--- START OF Records to use ---

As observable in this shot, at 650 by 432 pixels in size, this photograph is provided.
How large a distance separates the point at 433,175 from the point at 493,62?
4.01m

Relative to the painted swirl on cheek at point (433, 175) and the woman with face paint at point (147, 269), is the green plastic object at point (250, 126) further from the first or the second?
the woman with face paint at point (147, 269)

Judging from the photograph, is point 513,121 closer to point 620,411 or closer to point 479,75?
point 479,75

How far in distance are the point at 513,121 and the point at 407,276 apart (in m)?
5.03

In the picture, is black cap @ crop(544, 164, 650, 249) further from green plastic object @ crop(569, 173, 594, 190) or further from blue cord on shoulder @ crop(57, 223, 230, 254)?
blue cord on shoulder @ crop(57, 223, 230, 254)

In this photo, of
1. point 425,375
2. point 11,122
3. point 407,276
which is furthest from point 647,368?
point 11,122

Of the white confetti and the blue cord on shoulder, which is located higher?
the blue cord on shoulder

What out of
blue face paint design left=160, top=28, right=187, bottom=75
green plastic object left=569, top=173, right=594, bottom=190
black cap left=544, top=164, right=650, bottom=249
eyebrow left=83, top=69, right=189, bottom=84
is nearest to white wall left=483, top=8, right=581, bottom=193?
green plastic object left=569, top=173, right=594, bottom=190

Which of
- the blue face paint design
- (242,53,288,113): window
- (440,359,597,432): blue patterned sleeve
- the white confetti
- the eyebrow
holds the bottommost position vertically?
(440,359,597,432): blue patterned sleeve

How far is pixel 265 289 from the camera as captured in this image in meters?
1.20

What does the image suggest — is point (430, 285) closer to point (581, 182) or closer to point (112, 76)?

--- END OF Records to use ---

● Goal
Rewrite the records from the line containing "In this photo, of" through the end of the records, inclusive, renaming "white confetti" to "paper confetti" and leaving everything else unchanged.

● The response
In this photo, of
1. point 425,375
2. point 11,122
3. point 407,276
which is furthest from point 647,368?
point 11,122

Of the paper confetti and the blue cord on shoulder, which is located higher?
the blue cord on shoulder

What out of
blue face paint design left=160, top=28, right=187, bottom=75
green plastic object left=569, top=173, right=594, bottom=190
black cap left=544, top=164, right=650, bottom=249
eyebrow left=83, top=69, right=189, bottom=84
is nearest to white wall left=483, top=8, right=581, bottom=193?
green plastic object left=569, top=173, right=594, bottom=190

Which of
- the blue face paint design
- (242,53,288,113): window
- (440,359,597,432): blue patterned sleeve
- the paper confetti
- the eyebrow
holds the bottommost position vertically?
(440,359,597,432): blue patterned sleeve

How far is pixel 265 289 from the camera as captured in this image in meters?
1.20

What does the image suggest — is point (430, 285) closer to point (581, 182) or closer to point (112, 76)?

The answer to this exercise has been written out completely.